I know the virtues and vexes of it. I know the words that define it, the emotions that help hold it together. For the words of wiser men tell me those.
But what is love? In a pure sense.
1 John 4:16
“God is love, and those who abide in love abide in God, and God abides in them”
1 Corinthians 13:4 - 13:13
“Love is patient, love is kind, it is not envious. Love does not brag, it is not puffed up. It is not rude, it is not self-serving, it is not easily angered, or resentful. It is not glad about injustice, but rejoices in the truth. It bears all things, believes all things, hopes for all things, and endures all things.

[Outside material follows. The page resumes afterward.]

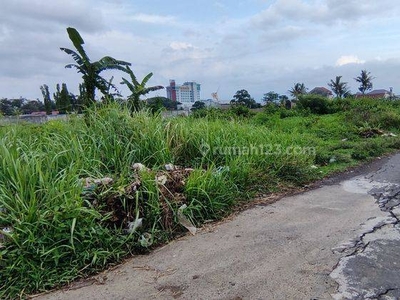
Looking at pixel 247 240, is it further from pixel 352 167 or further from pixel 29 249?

Love never ends. But if there are prophecies, they will be set aside; if there are tongues, they will cease; if there is knowledge, it will be set aside. For we know in part, and we prophesy in part, but when what is perfect comes, the partial will be set aside. When I was a child, I talked like a child, I thought like a child, I reasoned like a child. But when I became an adult, I set aside childish ways. For now we see in a mirror indirectly, but then we will see face to face. Now I know in part, then I will know fully. Just as I have been fully known. And now these three remain: Faith, Hope, and Love. But the greatest of these is Love.”

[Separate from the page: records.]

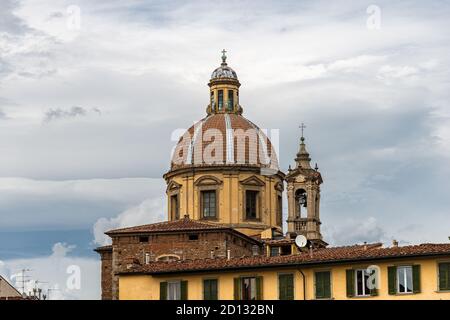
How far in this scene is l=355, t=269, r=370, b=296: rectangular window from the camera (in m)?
58.2

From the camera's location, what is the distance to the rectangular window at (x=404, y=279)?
57438mm

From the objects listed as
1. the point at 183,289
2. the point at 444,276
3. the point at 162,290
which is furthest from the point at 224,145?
the point at 444,276

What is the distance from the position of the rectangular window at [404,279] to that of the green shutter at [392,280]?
12 centimetres

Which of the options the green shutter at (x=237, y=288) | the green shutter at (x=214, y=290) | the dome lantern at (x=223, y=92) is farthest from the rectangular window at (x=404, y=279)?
the dome lantern at (x=223, y=92)

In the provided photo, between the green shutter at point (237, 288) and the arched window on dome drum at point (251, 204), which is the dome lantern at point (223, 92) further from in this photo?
the green shutter at point (237, 288)

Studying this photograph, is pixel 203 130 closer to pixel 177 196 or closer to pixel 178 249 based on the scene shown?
pixel 177 196

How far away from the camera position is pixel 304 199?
308 feet

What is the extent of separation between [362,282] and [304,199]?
35.1 metres

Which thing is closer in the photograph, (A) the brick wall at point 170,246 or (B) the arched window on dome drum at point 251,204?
(A) the brick wall at point 170,246

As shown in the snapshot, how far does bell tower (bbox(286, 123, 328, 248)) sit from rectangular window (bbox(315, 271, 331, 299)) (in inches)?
1250

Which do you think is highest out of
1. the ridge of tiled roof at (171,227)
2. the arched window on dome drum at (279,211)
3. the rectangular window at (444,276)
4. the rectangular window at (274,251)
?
the arched window on dome drum at (279,211)

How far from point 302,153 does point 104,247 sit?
15705 millimetres

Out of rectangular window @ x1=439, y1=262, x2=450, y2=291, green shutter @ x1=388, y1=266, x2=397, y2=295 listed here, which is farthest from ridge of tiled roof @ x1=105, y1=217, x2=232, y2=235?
rectangular window @ x1=439, y1=262, x2=450, y2=291
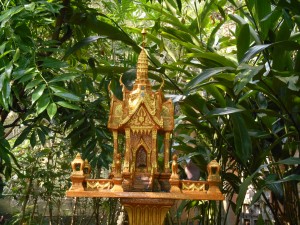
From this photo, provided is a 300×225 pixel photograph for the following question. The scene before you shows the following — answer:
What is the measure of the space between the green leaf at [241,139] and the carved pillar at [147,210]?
33cm

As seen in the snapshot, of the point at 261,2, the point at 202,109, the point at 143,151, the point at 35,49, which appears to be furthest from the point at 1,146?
the point at 261,2

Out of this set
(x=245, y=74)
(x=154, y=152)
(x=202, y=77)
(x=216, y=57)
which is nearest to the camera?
(x=245, y=74)

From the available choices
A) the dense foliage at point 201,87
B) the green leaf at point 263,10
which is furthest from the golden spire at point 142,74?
the green leaf at point 263,10

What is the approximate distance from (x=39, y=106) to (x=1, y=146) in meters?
0.22

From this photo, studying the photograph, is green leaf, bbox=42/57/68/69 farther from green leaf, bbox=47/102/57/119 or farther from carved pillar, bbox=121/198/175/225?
carved pillar, bbox=121/198/175/225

So, I know all about love, how it is a choice, and dicision, a feeling, something you do, want, need, contain and yet outbreak in. An action, pertaining with a great desire to help somebody. It is done selflessly, but returns the greatest rewards.
This is all I know of it, having never been able to recognize it for myself.
That is my problem.
Yes, it comes again.
The carrying of wood, the burning of hands, the making of wishes based off others demands. The constant degrading of brain cells at least, gives me some comfort that one day I’ll be, a little less badgered and a little less fleat, and that some day, yes one day, I’ll be at peace. When those cells start to die, and those tears I do cry, they’ll be tears of joy, and no, not a ploy, joy. Yes, this I say to whoever’s ahoy. This dares to annoy. But afterall, I’m just a boy.
Back to the point, for I’m wearing it thin. Joy was the point, yes I do think I win.
Joy, Joy, Joy…
Joy to get away, from the parils of day. Joy to dissapear and not worry all year. Joy, yes Joy. When I finally stare blankly at whatevers above, when I do close my eyes to never wake up, Joy will be the feeling I feel, yes Joy. When I look at the light and just cover my eyes, lay down and wait and ignore that I’m late. I wear no disguise, I have nothing to hide, for though the light digs into my soul, I know not to worry, nor fret. For the light is that last thing to which I am in debt.
What if I do nothing, just sit there forever, never to be judged, never condemned. Do you think that’s allowed? And not shunned or thought rude? To be silent, still, and never grow ill. Lean on patience as ever for there is such a paril as judgement afoot on that last ledge of forever.